# START OF Extract

Subgroups of a group of even order

• Apr 3rd 2011, 02:52 PM
topsquark
Subgroups of a group of even order
My question is this: Can we construct a group of even order that has no subgroups? I am tolerably certain that I have heard of this as a theorem, but I may have only heard it in reference to cyclic groups where it is obvious that a subgroup of order 2 exists.

Thanks!
-Dan
• Apr 3rd 2011, 04:21 PM
Drexel28
Quote:

Originally Posted by topsquark
My question is this: Can we construct a group of even order that has no subgroups? I am tolerably certain that I have heard of this as a theorem, but I may have only heard it in reference to cyclic groups where it is obvious that a subgroup of order 2 exists.

Thanks!

# END OF Extract
# START OF Listing

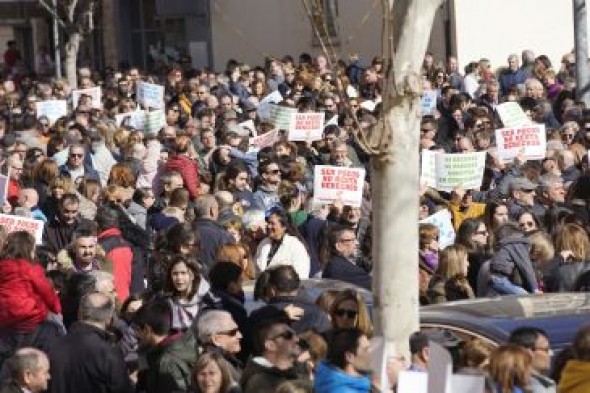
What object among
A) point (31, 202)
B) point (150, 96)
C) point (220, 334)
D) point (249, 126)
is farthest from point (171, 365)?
point (150, 96)

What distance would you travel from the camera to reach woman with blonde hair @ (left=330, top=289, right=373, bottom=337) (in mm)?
12156

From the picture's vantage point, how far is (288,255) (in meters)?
16.4

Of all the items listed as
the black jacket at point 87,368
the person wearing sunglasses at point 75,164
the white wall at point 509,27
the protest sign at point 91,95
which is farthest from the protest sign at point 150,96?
the black jacket at point 87,368

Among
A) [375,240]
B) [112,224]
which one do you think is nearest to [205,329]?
[375,240]

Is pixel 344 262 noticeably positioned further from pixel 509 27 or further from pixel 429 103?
pixel 509 27

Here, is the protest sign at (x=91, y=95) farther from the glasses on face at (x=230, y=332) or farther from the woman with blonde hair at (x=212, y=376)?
the woman with blonde hair at (x=212, y=376)

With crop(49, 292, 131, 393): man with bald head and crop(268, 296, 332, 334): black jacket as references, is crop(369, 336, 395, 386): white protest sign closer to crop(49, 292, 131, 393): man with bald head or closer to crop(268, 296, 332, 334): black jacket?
crop(268, 296, 332, 334): black jacket

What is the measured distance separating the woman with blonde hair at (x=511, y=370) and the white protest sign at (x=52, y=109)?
17798 mm

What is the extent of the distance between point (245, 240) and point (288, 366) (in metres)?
6.04

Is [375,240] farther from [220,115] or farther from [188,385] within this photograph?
[220,115]

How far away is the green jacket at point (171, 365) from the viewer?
457 inches

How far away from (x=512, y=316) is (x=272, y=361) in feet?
4.93

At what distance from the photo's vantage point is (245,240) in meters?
17.1

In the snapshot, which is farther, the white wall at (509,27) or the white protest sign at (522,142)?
the white wall at (509,27)
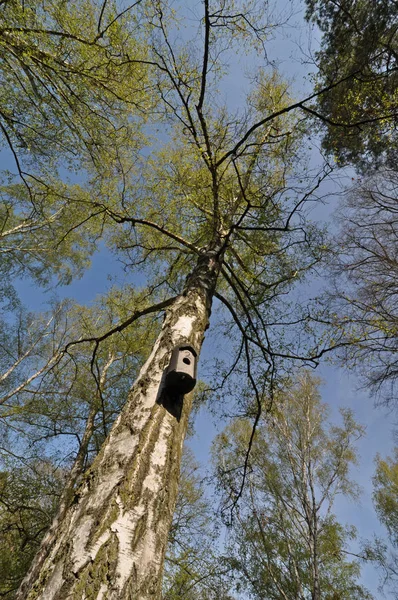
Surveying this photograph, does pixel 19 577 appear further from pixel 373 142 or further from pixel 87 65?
pixel 373 142

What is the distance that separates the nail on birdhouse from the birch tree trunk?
0.33 feet

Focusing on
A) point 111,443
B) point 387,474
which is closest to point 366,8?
point 111,443

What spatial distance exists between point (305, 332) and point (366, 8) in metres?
5.20

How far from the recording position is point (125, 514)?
114 centimetres

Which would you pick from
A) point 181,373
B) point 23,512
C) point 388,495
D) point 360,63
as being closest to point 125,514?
point 181,373

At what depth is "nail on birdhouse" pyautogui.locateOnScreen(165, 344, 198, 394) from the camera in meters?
1.63

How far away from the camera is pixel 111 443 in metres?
1.44

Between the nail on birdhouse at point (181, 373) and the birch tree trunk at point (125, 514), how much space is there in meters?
0.10

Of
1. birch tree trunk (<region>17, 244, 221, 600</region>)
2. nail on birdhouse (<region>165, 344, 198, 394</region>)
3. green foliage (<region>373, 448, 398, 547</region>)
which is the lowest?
birch tree trunk (<region>17, 244, 221, 600</region>)

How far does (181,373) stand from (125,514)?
63 cm

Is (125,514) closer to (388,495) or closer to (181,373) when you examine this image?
(181,373)

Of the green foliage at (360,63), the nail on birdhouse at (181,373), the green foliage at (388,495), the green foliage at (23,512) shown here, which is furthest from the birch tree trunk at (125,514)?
the green foliage at (388,495)

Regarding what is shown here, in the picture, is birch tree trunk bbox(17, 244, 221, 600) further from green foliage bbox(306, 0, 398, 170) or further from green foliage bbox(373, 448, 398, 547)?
green foliage bbox(373, 448, 398, 547)

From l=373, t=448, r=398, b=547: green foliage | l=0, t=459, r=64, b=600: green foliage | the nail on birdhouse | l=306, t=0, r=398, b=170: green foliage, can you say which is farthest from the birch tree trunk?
l=373, t=448, r=398, b=547: green foliage
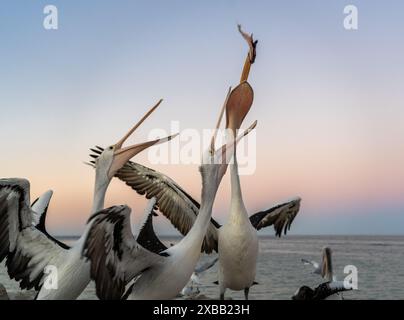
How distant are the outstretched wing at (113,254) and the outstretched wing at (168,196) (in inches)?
64.9

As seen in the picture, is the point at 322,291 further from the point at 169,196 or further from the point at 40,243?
the point at 40,243

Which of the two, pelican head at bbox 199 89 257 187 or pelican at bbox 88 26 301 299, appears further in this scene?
pelican at bbox 88 26 301 299

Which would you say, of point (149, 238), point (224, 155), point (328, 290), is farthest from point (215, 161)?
point (328, 290)

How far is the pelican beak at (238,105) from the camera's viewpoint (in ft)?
18.6

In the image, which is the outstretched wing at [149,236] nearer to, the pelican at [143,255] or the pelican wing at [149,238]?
the pelican wing at [149,238]

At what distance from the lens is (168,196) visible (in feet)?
21.0

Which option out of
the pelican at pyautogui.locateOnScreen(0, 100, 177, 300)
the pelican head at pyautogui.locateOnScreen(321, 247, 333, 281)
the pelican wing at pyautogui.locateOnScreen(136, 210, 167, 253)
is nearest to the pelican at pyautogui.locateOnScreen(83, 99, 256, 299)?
the pelican at pyautogui.locateOnScreen(0, 100, 177, 300)

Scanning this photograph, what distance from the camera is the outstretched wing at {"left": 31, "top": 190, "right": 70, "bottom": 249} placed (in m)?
5.18

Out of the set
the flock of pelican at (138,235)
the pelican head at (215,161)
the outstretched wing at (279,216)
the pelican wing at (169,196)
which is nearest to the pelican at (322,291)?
the outstretched wing at (279,216)

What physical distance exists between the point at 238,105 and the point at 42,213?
2.07 metres

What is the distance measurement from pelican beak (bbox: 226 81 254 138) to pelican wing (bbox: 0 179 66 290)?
6.14 ft

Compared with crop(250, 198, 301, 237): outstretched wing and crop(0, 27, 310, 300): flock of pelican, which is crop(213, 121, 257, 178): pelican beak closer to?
crop(0, 27, 310, 300): flock of pelican
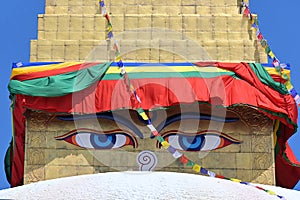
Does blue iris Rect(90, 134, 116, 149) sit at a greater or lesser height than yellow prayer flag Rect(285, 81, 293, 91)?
lesser

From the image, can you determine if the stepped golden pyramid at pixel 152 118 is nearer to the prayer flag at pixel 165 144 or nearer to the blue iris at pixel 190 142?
the blue iris at pixel 190 142

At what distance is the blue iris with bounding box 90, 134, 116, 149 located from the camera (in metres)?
17.2

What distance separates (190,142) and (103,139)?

# END OF Listing

### [Task directions]
Carry on the forum thread about subgroups of a group of even order, starting right after its last line.

### [Answer for this exercise]
-Dan

I assume that you mean no non-trivial proper subgroups. The answer is yes \$\displaystyle \mathbb{Z}_2\$ but in the spirit of your question...no. If \$\displaystyle G\$ is a finite group and \$\displaystyle |G|=21\$ where \$\displaystyle m>1\$ then a simple application of Cauchy's theorem says that \$\displaystyle G\$ must have an element of order \$\displaystyle 2\$. More generally, Sylow's first theorem implies that if \$\displaystyle G\$ is a finite group and \$\displaystyle p^m\mid |G|\$ with \$\displaystyle p\$ prime then \$\displaystyle G\$ must contain a subgroup of order \$\displaystyle p\$. From this it's easy to see that the only groups you mention have order \$\displaystyle 1\$ or \$\displaystyle p\$ where \$\displaystyle p\$ is prime.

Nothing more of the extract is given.